France halts hydroxychloroquine for coronavirus treatment
The French government on Wednesday banned treatment of COVID-19 patients with hydroxychloroquine, a controversial and potentially harmful drug that US President Donald Trump has said he is taking preventively.
The move came after two French advisory bodies and the World Health Organization warned this week that the drug -- a treatment for rheumatoid arthritis and lupus -- had been shown to be potentially dangerous in several studies.
The urgency of the coronavirus outbreak has prompted some doctors to prescribe the drug despite a lack of research to demonstrate its efficacy against the novel coronavirus.
Among them were a French infectious disease specialist who caught the ear of Trump, who stunned his own administration last week by revealing he was taking hydroxychloroquine as a preventive measure against COVID-19.
Under the new French rules, the drug can be used only in clinical trials to test its efficacy against coronavirus -- making it unclear if the French doctor, Didier Raoult, would be able to continue using it at his hospital in Marseille in the south.
Raoult has already rejected a comprehensive study published last week in The Lancet medical journal, which found that administering hydroxychloroquine or its related compound chloroquine actually increased the risk of dying for many patients.
Hydroxychloroquine, also used to treat malaria, is sold under the brand name Plaquenil by French pharma giant Sanofi, which promised to offer governments millions of doses if studies proved it could be safely used in the coronavirus fight.

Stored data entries
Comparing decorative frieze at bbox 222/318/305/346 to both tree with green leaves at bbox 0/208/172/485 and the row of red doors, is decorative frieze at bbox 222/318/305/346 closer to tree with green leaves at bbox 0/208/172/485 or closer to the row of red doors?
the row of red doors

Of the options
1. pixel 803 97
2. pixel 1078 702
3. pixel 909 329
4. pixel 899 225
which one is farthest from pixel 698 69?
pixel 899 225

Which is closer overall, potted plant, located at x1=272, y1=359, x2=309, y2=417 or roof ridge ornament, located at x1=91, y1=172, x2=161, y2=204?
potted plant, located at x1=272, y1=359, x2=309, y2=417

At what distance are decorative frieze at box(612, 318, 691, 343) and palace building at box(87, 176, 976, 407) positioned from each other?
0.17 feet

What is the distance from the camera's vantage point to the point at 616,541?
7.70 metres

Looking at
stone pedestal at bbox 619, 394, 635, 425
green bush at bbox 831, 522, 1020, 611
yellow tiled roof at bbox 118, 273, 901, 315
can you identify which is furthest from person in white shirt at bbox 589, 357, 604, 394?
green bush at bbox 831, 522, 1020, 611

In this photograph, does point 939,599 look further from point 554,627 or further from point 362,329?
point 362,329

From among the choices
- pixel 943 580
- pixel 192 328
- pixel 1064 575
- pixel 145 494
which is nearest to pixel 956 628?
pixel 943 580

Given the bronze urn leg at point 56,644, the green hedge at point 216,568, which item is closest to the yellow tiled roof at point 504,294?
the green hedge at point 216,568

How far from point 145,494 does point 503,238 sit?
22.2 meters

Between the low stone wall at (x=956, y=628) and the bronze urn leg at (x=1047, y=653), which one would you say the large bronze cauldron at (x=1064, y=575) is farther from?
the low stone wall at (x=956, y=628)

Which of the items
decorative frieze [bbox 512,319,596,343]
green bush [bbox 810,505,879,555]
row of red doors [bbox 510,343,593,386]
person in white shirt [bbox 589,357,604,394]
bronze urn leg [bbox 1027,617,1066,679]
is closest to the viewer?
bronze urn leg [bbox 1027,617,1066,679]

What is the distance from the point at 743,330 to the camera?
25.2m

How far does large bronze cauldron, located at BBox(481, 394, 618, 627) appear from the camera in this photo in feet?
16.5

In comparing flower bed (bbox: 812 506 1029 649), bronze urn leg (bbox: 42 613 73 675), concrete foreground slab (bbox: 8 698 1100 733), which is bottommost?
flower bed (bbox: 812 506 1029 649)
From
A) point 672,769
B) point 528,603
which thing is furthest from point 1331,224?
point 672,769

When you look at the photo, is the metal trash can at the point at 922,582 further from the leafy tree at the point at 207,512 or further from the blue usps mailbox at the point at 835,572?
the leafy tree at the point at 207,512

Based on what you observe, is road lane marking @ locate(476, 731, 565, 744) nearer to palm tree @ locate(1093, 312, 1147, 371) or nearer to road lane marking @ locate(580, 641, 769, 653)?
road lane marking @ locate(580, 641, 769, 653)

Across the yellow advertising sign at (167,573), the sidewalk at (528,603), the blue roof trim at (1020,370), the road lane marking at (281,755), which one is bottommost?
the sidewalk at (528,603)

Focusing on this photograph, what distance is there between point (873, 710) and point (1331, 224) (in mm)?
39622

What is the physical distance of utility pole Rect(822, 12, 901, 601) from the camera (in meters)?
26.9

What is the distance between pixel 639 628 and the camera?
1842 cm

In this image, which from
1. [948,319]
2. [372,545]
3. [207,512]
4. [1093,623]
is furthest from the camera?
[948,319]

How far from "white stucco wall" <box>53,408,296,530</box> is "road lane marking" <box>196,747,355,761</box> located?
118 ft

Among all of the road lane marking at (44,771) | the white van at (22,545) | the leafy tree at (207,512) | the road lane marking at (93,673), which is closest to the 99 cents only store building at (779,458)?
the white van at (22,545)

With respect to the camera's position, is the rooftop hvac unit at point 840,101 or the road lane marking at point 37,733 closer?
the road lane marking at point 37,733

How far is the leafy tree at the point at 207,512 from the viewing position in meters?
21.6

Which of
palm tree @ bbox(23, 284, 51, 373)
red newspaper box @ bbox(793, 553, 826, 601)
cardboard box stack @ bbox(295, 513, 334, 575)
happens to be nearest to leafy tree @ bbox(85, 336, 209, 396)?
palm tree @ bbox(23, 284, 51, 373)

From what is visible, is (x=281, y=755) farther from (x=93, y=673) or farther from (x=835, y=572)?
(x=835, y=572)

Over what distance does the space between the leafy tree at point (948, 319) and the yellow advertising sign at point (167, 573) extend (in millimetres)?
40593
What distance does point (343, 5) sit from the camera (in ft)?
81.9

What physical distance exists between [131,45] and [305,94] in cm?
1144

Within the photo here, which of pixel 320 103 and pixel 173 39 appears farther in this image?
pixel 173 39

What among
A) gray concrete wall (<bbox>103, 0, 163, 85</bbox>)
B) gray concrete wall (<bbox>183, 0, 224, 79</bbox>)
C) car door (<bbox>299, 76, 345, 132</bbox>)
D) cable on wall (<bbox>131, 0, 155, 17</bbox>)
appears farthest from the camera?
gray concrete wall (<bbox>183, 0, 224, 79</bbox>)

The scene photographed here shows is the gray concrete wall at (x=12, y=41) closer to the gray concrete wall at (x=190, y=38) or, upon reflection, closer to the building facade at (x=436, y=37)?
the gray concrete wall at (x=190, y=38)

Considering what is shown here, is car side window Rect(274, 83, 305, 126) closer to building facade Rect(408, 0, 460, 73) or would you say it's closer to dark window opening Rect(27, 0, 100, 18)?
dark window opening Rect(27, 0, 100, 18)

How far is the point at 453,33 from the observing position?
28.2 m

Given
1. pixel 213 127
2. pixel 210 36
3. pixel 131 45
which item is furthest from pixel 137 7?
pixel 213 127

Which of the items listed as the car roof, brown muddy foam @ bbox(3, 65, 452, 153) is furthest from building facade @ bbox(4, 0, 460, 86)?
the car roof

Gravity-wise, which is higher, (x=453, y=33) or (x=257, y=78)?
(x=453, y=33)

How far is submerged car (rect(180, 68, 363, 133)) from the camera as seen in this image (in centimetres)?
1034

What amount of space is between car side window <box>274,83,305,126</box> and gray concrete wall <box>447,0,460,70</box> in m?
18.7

- _TASK LIST_
• 1. Rewrite the article on France's hydroxychloroquine ban from "Among them were" to "for many patients.", substituting "controlled studies" for "clinical trials".
• 2. List every illness that the article on France's hydroxychloroquine ban names as an established use of the drug, apart from COVID-19.

- _SOLUTIONS FOR EACH TASK_
• 1.
Among them were a French infectious disease specialist who caught the ear of Trump, who stunned his own administration last week by revealing he was taking hydroxychloroquine as a preventive measure against COVID-19.
Under the new French rules, the drug can be used only in controlled studies to test its efficacy against coronavirus -- making it unclear if the French doctor, Didier Raoult, would be able to continue using it at his hospital in Marseille in the south.
Raoult has already rejected a comprehensive study published last week in The Lancet medical journal, which found that administering hydroxychloroquine or its related compound chloroquine actually increased the risk of dying for many patients.

• 2. rheumatoid arthritis, lupus, malaria